"Eu tô putão! Eu tô puto contigo, Coronavirus! Eu vou te matar, Corona! Corona filho-da-puta! Tu vai morrer, Corona! Eu tô muito puto!"
De minha janela, acabo de ouvir esses gritos enfurecidos de um passante - ao que tudo indica, um paciente psiquiátrico.
Minha reação imediata foi o riso, mas provavelmente não há graça nenhuma. Antes de tudo, porque esses comportamentos exuberantes costumam ser o extravasamento de um inimaginável sofrimento íntimo.
Difícil imaginar o motivo de tamanha explosão de fúria. Talvez o passante em questão tenha algum ente querido doente ou até tenha perdido alguém. Talvez seja simplesmente reflexo do bombardeio midiático em torno do tema.
Me lembra o interessante livro O homem que se achava Napoleão - Por uma História política da loucura, da historiadora Laure Murat, que se debruçou sobre prontuários de pacientes internados em instituições psiquiátricas francesas durante a Revolução, constatando que muitos deles apresentavam delírios psicóticos relacionados ao contexto político. Um dos casos mais curiosos era de um homem que julgava ter sido guilhotinado e afirmava, contra todas as evidências, não ter mais cabeça.
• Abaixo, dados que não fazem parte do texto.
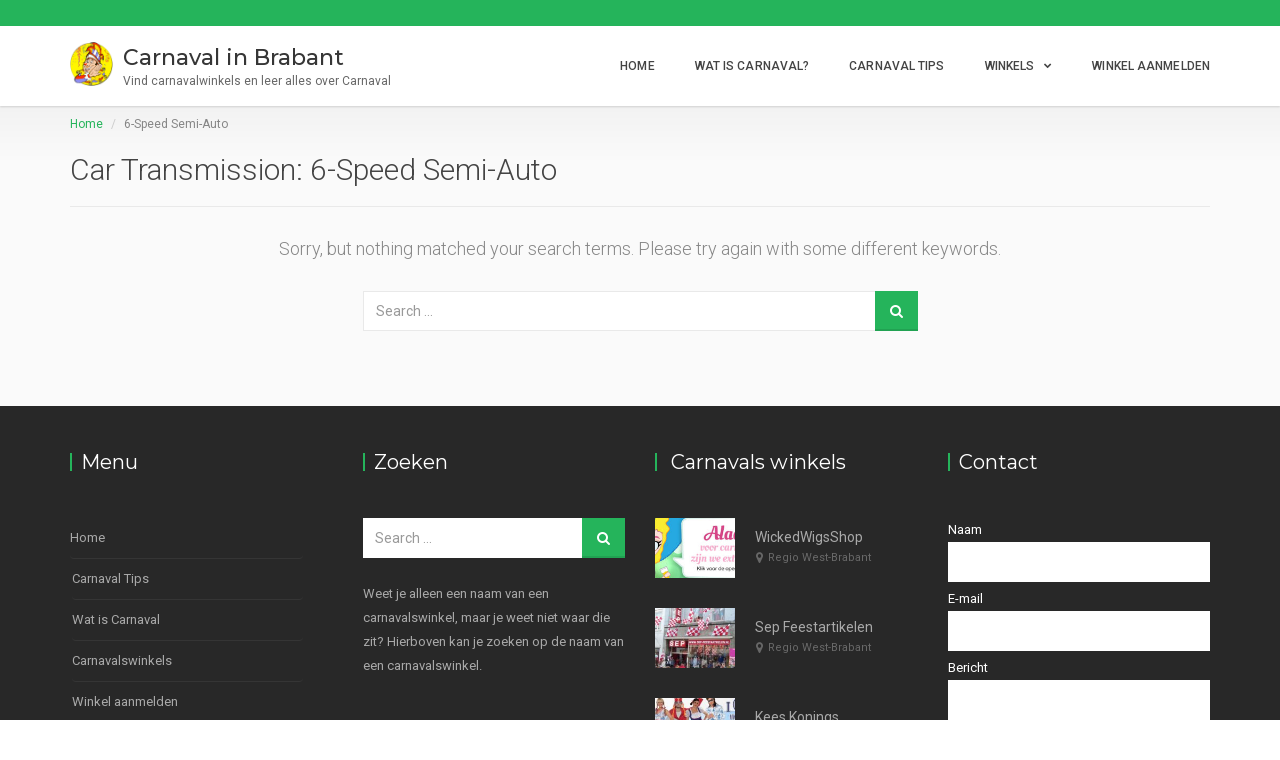

--- FILE ---
content_type: text/css
request_url: https://carnavalinbrabant.nl/wp-content/themes/superlist-child/style.css?ver=6.9
body_size: 970
content:
/*
Theme Name: Superlist Child
Theme URI: http://preview.byaviators.com/theme/superlist
Author: Aviators
Author URI: http://byaviators.com
Template: superlist
Description: Directory WordPress Theme
Version: 1.0.0
Tags: two-columns, right-sidebar, featured-images, translation-ready
License: GNU General Public License
License URI: http://www.gnu.org/licenses/gpl.html
*/

.center             { text-align: center; }
.aligncenter        { margin: auto; text-align: center; margin-bottom: 22px; display: block !important;}
.alignleft          { float: left; margin: 0px 30px 22px 0px;  }
.alignright         { float: right; margin: 0px 0px 22px 30px; }

.left               { float:left;  }
.right              { float:right; }

small               { font-size: 12px; line-height: 14px; }
strong              { }
b                   { font-weight: bold; }

.normal             { font-weight: normal; }
.hidden             { display: none; }
.wp-caption         { }
.wp-caption-text    { }
.sticky             { }
.type-carousel.items-per-row-1 {padding-bottom: 50px;}
.gallery-caption    { }
.bypostauthor       { }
Apesar de repetitiva (ou talvez por isso) a fala do homem que acaba de passar pelo meu prédio tem nuances muito elucidativas.
Antes de tudo, chama atenção o modo como ele personifica o vírus. Dirige-se a ele como se fosse uma pessoa humana, dotada de intencionalidade. Toma o vírus efetivamente por interlocutor, tratando-o na segunda pessoa.
Aos berros, revela ao vírus sua raiva e sua inequívoca intenção de vingança e de retribuir o malefício: "Eu vou te matar, Corona!" - uma ameaça que projeta sobre o próprio vírus a capacidade de sentir medo.
Creio que Lévy-Bruhl, Bergson, Huizinga e Lévi-Strauss, cada um a seu modo, teriam muito a dizer sobre a triste e curiosa cena passada em minha rua. Certas passagens de La pensée sauvage me vêm à mente enquanto traço essa reflexão. O pensamento "selvagem" dormita no homem "civilizado", e vem à tona na sibilina linguagem dos sonhos, das artes e da loucura.
De certo modo, o passante furioso se faz porta-voz de cada um de nós: estamos "putões" com o Corona, mas nossas cartesianas racionalizações nos impedem de expressar dessa maneira. Que são nossos esforços de criar vacinas e coqueteis antivirais senão essa mesma pulsão vital por matar o Corona? Não é a fé desesperada e irracional de alguns na milagrosa cloroquina um sentimento muito próximo ao do passante em seu delírio?
Espero, sinceramente, que esse homem fique bem e tenha quem o acolha em seu desespero.